A defendant has an excuse for liability, says Paul Robinson, in his book Criminal Law Defenses, when he or she is acting involuntarily and their own disability causes him or her to mistakenly or unknowingly violate a criminal prohibition. This person does not know whether his or her behavior is wrong or criminal (Robinson 222). This is in contrast to what is called a character-based approach, where a person's adherence to virtues or vices creates a character and a reputation for morality or immorality, upon which they are judged. Finkelstein argues that a system which bases its retributive punishment on a person's character, rather than on the act itself brings about social welfare. Just as one cannot judge a person's moral character upon a single act, one cannot decide the morality or immorality of a person by visible actions. She quotes George Fletcher as saying "[if] a bank teller opens a safe and turns money over to a stranger, we can infer that he is dishonest. But if he does all this at gunpoint, we cannot infer anything one way or another about his honesty" (Fletcher 800).
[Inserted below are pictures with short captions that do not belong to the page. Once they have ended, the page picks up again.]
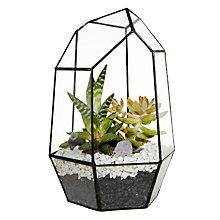 Buy Urban Botanist Gem Succulents Aztec Terrarium Online at johnlewis.com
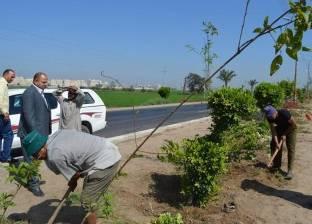 بالصور| محافظ كفر الشيخ يوجه بزيادة المسطحات الخضراء ونباتات الزينة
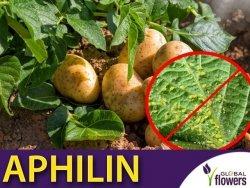 APHILIN 500 Osiec mszycowy (zwalcza mszycę ziemniaczaną) 100ml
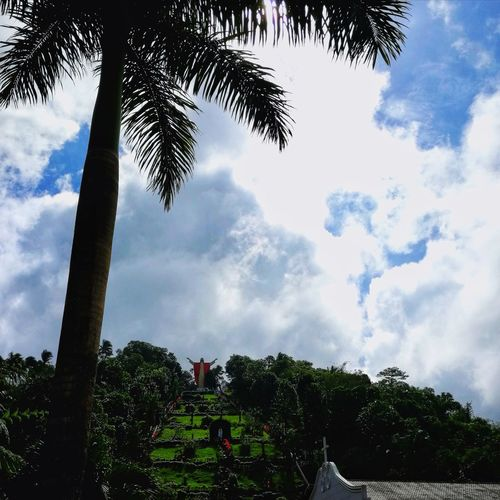 Eyeem Philippines Kamay Ni Hesus, Lucban, Quezon Tree Cloud - Sky Sky Nature Growth Day Outdoors Beauty In Nature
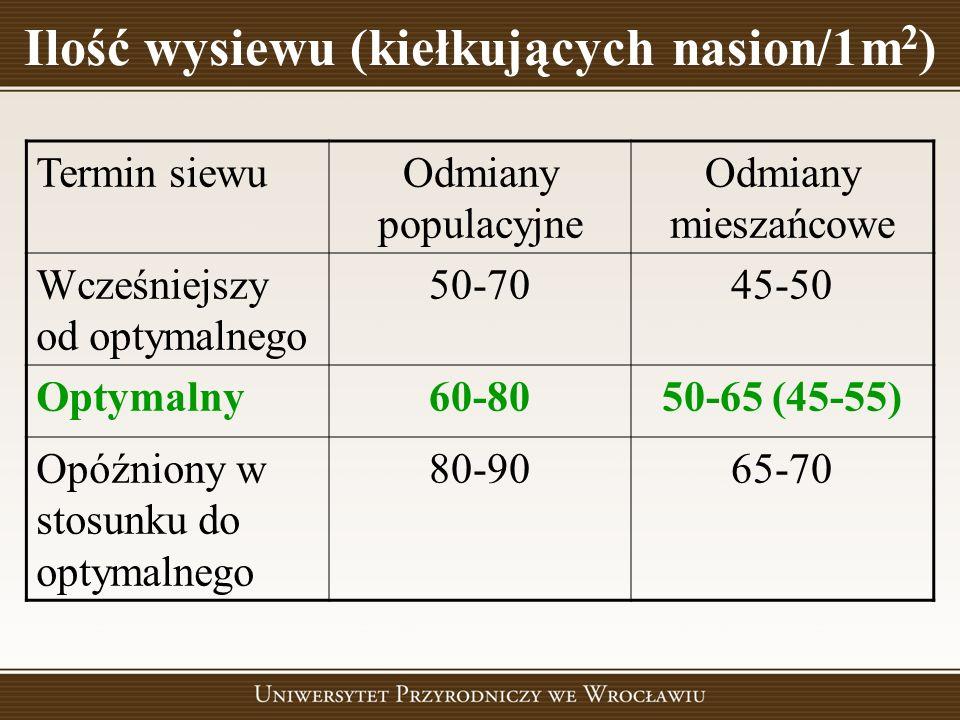 Ilość wysiewu (kiełkujących nasion/1m 2 ) Termin siewuOdmiany populacyjne Odmiany mieszańcowe Wcześniejszy od optymalnego 50-7045-50 Optymalny60-8050-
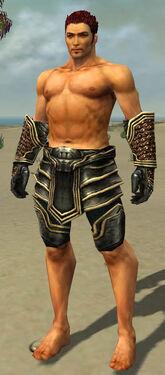 Warrior Kurzick Armor M gray arms legs front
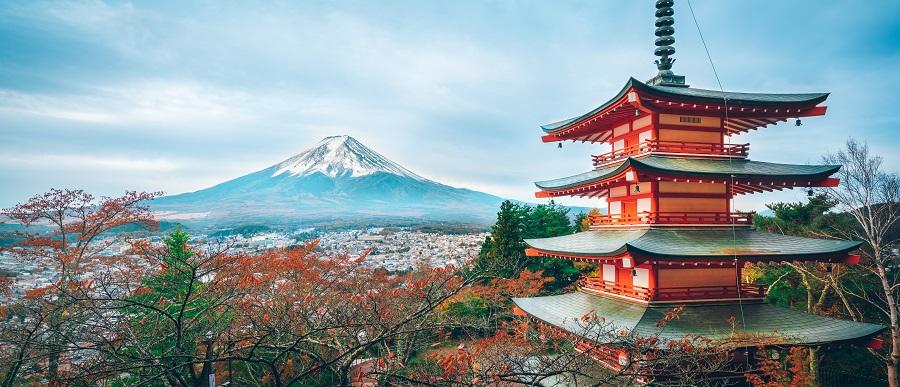 Авиадоставка из Японии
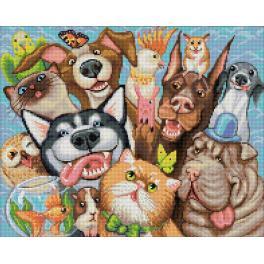 Zestaw do diamond painting - Zwierzęce selfie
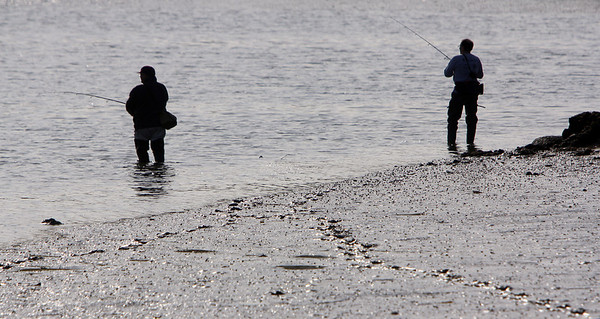 ALLEGRA BOVERMAN/Staff photo. Gloucester Daily Times. Gloucester: Mark Asaro of Gloucester, far right,  fishes with a friend for stripers in the Little River in Gloucester on Monday afternoon.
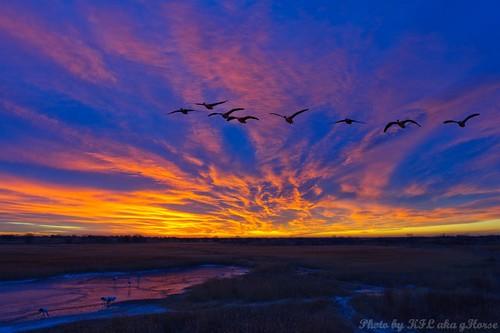 blue sunset orange cloud birds jilin 吉林 鸟 xianghoi 向海
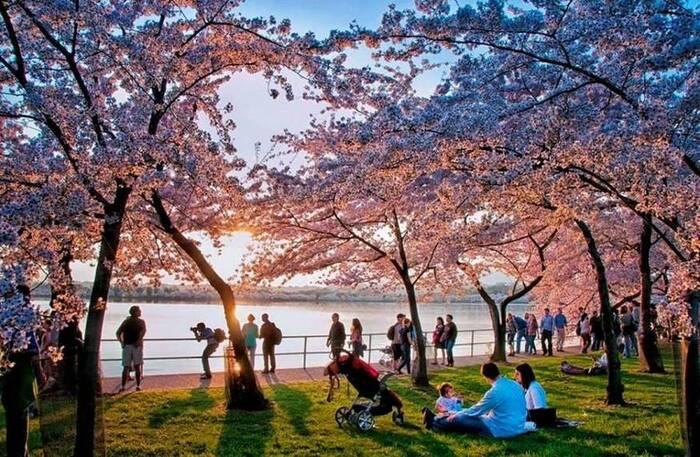 Images du Jour Fleurs de cerisier au National Mall, Washington, DC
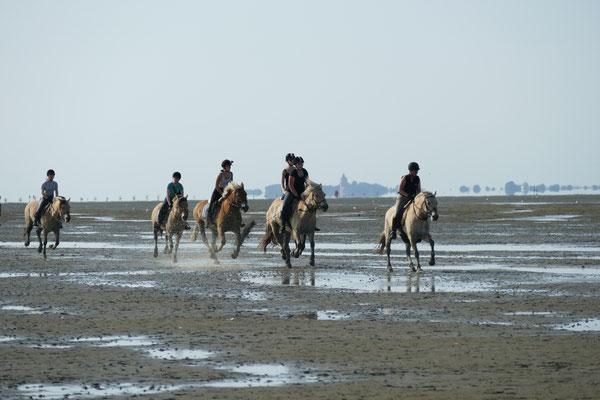 Pferderennen im Watt von Duhnen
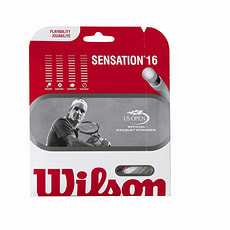 Sensation 16
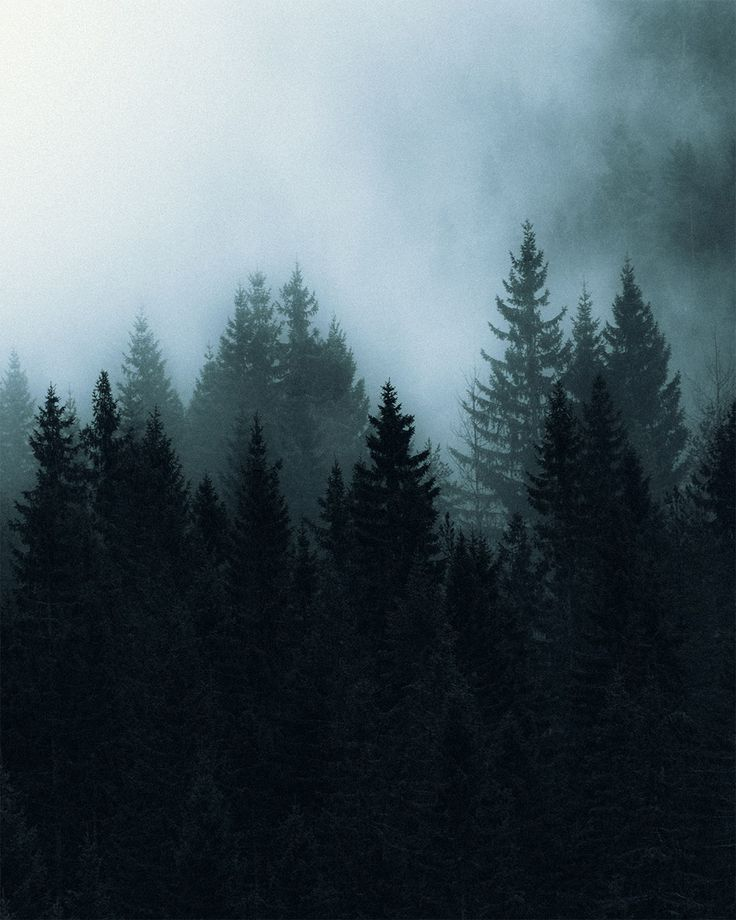 Dark And Moody Forest In 2020 Mountain Landscape Photography Landscape Photography Nature Forest Photography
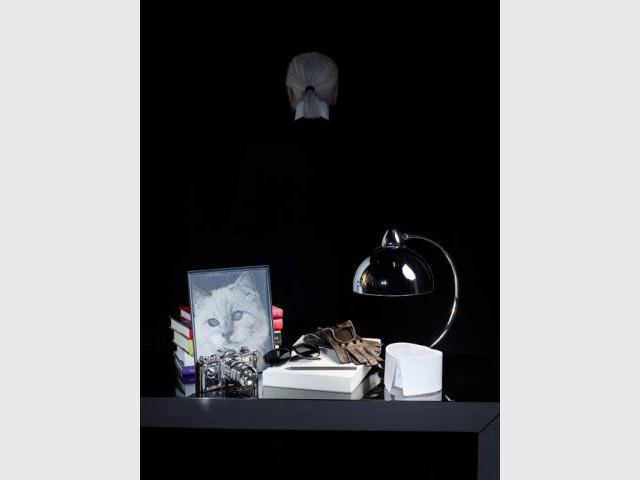Le séjour vu par Karl Lagerfeld - But vu par Lagerfeld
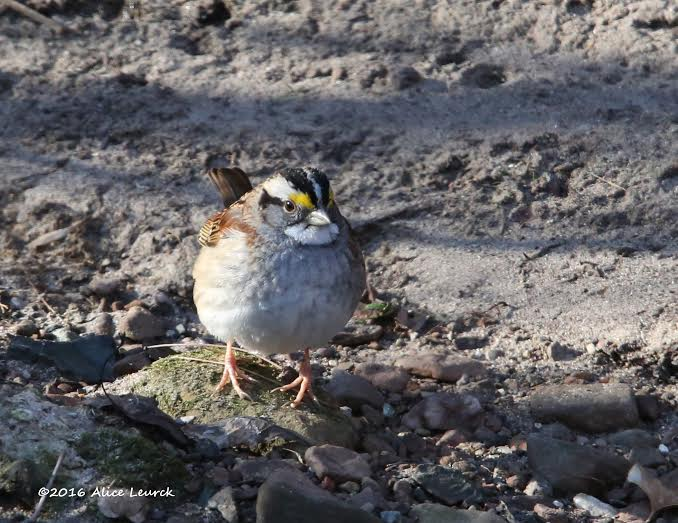 White-throated sparrow Credit: Alice Leurck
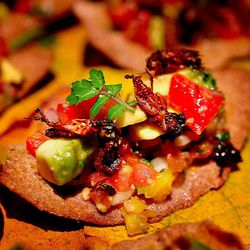Local crickets and wild seeds crackers by @LA_Chefs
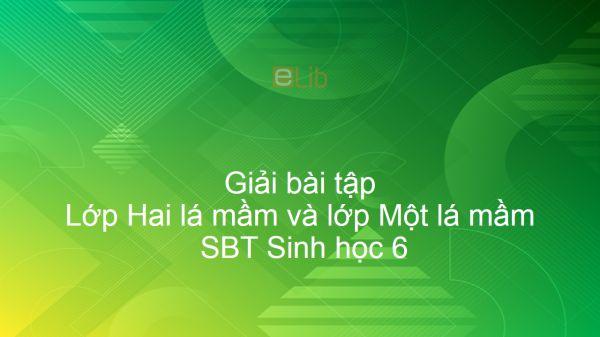 Giải SBT Sinh 6 Bài 42: Lớp Hai lá mầm và lớp Một lá mầm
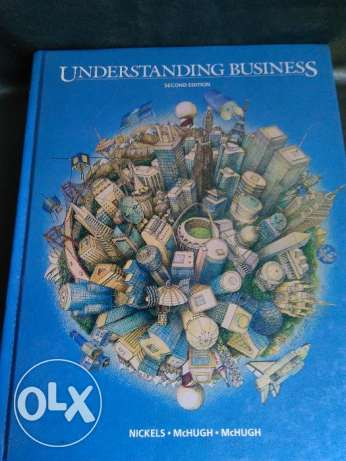 Understanding Business 2nd Edition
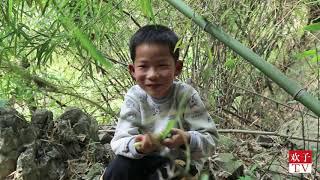 欢子钻进树林搞野货,发现吃竹笋动物,最后他收获一大竹筐 【欢子TV】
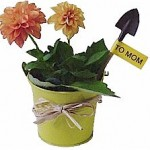 bucket of fresh flowers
However, one's character or disposition has little to do with insanity excuses, because the insane are those who are incapable of controlling their actions under the law and cannot be said to have a moral character, since morality has nothing to do with their actions and their actions are neither for nor against society, but are based solely on involuntary motivations generated from sources they do not have control over.
The law either favors the actions of a person, or tolerates it when a criminal act is committed by someone in any of those four modes of activity mentioned above (infancy, insanity, settled insanity and automatism).